With their crew cuts, cool demeanor and short and precise sentences, they have all the traditional hallmarks of the men of NASA.

Smiling, competent, reliable: in short, "The Right Stuff" of the early days of space flight.

The pair known as Bob and Doug met in 2000 when they began training at the space agency. They have been best friends ever since, said Hurley, 53.

Both men attended military test pilot schools, a well-worn path to the astronaut corps.

Behnken, 49, a Missouri native, holds a doctorate in mechanical engineering from the California Institute of Technology.

He signed up for the military during his studies and trained at the elite Air Force Test Pilot School at Edwards Air Force Base in California.

A colonel, he has flown more than 25 different aircraft, including the F-22 fighter.

The New York-born Hurley also rose to the rank of colonel.
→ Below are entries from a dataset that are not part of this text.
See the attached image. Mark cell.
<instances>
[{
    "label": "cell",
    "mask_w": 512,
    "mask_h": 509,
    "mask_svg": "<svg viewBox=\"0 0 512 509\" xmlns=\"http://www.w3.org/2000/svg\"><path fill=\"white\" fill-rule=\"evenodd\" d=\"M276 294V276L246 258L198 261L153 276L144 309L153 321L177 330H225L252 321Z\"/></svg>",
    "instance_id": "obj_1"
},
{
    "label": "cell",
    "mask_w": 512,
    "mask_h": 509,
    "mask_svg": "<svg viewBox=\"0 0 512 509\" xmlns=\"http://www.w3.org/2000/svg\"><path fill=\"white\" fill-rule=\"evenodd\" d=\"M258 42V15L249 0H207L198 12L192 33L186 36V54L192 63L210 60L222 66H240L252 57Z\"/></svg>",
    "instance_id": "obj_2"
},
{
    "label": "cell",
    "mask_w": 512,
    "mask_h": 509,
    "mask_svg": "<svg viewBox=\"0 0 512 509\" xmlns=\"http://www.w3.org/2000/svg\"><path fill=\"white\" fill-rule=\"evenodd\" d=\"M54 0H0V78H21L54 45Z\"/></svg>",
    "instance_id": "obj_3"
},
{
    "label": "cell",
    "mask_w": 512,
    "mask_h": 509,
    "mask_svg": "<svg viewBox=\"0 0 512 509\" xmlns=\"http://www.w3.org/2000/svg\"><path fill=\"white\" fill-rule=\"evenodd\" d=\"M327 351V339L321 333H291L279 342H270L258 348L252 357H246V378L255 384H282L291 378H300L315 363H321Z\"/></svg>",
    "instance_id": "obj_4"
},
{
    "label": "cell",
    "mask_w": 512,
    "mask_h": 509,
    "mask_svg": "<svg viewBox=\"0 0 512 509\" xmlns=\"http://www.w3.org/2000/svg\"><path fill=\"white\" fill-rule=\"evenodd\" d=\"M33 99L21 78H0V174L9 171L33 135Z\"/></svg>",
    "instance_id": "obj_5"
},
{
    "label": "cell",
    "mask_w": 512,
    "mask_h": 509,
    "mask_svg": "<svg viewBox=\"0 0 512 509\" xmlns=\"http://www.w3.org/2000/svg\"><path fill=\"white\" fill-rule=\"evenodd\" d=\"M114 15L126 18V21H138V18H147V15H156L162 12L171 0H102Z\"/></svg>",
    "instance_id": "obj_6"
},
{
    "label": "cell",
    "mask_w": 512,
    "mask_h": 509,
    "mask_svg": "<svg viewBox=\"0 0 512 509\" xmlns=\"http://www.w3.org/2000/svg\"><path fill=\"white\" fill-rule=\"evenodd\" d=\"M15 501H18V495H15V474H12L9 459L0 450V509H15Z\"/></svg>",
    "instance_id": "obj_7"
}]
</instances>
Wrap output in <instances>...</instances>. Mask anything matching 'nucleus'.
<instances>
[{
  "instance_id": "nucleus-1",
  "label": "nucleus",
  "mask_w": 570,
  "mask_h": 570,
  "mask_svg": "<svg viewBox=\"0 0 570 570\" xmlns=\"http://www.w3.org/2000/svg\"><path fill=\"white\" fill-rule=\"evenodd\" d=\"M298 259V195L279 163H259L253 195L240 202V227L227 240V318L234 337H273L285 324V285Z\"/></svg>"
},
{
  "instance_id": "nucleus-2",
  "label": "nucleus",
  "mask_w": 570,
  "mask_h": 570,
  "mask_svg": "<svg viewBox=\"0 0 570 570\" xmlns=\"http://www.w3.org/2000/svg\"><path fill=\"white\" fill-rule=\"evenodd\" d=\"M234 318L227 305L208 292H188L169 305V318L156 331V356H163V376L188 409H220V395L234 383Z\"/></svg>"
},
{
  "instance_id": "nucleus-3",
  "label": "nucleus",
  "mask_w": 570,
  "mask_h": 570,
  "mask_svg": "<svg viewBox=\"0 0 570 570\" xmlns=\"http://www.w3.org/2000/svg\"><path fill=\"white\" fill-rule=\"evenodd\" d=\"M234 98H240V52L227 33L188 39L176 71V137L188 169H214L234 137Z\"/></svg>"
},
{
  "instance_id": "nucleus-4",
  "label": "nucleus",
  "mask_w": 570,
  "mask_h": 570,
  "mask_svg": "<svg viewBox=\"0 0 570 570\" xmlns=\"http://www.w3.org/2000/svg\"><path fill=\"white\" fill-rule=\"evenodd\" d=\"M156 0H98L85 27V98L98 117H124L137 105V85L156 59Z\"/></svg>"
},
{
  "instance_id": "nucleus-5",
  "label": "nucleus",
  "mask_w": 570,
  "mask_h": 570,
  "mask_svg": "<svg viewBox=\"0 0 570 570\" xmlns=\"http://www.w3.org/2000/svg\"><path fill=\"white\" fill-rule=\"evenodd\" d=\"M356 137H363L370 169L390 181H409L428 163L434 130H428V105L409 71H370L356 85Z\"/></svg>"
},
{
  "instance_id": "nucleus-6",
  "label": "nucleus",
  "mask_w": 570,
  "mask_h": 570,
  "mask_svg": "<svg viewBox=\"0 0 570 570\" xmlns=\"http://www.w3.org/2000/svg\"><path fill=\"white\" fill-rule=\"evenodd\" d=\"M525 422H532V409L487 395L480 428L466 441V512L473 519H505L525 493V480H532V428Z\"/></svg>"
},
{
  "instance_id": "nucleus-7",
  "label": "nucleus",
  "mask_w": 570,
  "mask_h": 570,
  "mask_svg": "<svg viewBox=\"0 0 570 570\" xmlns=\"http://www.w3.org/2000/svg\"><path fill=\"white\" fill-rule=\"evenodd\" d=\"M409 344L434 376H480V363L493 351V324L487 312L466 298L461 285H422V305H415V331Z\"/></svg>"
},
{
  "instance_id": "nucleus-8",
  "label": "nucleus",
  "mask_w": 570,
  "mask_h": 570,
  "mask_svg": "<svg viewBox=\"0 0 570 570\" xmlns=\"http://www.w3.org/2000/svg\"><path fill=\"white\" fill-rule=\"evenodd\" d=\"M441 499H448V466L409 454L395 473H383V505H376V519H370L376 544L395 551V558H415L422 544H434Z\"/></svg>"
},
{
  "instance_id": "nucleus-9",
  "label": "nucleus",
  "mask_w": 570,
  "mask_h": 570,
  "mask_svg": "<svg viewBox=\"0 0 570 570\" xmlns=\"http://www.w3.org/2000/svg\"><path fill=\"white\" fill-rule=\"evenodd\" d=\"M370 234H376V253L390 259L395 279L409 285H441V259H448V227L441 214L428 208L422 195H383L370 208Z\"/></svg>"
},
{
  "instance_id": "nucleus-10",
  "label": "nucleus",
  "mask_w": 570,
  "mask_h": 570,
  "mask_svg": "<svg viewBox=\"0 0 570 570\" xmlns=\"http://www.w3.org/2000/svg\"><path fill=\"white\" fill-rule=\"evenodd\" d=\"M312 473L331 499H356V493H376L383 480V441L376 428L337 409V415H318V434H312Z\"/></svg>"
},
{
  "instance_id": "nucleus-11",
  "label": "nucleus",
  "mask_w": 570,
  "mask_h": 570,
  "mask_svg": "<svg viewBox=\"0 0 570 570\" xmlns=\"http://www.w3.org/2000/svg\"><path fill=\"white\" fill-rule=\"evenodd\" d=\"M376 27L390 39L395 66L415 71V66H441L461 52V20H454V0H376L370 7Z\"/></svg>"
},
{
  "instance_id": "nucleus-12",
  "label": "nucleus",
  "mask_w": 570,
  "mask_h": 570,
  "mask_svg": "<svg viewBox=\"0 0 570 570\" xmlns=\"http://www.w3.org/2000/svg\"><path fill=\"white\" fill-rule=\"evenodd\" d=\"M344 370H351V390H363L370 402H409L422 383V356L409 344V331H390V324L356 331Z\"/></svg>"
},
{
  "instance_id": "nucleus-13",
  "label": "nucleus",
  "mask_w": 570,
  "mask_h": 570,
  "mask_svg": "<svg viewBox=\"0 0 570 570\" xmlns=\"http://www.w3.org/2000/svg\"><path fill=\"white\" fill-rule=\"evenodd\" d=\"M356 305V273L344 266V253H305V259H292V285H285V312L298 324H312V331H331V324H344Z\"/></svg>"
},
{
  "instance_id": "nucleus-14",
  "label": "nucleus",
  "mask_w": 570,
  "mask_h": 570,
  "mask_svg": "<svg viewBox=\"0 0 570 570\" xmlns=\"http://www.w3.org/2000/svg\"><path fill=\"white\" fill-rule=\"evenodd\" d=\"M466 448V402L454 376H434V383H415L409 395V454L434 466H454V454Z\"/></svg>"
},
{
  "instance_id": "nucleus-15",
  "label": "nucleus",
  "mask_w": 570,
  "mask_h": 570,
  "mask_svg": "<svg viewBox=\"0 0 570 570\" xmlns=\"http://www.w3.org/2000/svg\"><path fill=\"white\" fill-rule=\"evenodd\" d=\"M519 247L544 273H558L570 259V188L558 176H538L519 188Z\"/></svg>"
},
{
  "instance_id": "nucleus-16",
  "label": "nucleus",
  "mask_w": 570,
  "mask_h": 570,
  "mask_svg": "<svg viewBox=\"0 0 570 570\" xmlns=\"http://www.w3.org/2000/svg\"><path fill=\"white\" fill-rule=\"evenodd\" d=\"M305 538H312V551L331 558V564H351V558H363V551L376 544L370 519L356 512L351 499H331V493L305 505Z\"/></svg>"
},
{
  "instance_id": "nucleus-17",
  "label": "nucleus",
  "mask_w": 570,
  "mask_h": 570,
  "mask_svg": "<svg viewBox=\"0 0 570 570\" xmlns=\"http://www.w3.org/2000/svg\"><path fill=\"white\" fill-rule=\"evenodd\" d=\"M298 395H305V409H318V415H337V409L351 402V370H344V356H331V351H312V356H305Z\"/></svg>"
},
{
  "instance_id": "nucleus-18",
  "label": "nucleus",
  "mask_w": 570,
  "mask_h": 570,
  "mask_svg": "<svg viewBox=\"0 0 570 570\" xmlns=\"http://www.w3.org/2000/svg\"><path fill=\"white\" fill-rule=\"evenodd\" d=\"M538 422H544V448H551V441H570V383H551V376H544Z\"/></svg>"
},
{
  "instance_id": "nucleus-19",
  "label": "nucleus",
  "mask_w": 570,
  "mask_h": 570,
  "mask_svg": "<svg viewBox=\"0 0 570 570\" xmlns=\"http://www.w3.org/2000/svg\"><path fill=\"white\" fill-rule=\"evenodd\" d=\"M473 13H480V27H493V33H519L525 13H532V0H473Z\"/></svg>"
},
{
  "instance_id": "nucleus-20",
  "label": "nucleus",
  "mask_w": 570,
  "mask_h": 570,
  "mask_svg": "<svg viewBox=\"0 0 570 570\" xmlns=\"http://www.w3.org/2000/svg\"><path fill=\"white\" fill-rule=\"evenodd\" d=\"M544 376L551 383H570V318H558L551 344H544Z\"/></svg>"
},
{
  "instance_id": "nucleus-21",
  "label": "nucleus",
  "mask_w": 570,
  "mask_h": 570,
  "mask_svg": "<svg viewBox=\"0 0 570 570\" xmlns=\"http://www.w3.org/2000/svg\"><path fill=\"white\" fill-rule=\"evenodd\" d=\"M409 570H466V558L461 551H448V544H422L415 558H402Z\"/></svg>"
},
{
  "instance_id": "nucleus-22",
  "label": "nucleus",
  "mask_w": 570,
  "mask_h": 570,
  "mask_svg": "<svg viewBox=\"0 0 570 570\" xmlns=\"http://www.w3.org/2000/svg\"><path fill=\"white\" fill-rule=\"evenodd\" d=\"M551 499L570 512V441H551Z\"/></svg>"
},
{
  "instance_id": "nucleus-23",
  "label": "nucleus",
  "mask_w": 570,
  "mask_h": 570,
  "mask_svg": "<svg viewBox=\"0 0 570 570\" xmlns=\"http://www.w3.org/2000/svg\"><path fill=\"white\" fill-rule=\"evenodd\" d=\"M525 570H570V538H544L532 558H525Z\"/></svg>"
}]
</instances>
Before joining NASA he was a fighter pilot and test pilot in the Marine Corps, a specialist in the F/A-18 Super Hornet.

Between 2008 and 2011, both men flew two missions, separately, on the space shuttle.

In 2015, NASA assigned them their next mission: the first crewed flight of the Crew Dragon, built by SpaceX and initially planned for 2017.

DREAM MISSION

"If you gave us one thing that we could have put on our list of dream jobs that we would have gotten to have some day, it would have been to be aboard a new spacecraft and conduct a test mission," Behnken said.

It was through the astronaut corps that Behnken and Hurley met their future wives, both of whom have space missions to their credit.

Behnken is married to Megan McArthur, and they have a six-year-old son, Theodore.

Doug is married to Karen Nyberg, and they too have a son, Jack, aged 10.

The bond of friendship that unites the two men is an obvious asset for such a risky mission, where either man might have to take control of the spacecraft that is set to autopilot by default.

Hurley is the more meticulous, even obsessive, of the two, said Behnken.

"If we have to get useless information, Doug is always the repository for that," joked Behnken in a video released by NASA.

Hurley himself admitted to being an expert in "obscure procedures."

As for Behnken, Hurley said his friend thinks of everything ahead of time. "He's already got it all figured out."

But he's no good at bluffing and "doesn't have a good poker face," added Hurley.

On Monday, the head of NASA texted the pair to ask one last time: are you sure you want to go ahead?

"They both came back and they said, 'we're go for launch,'" said Jim Bridenstine, the space agency's administrator. "So they're ready to go."

It's a moment they've been training for for the past five years.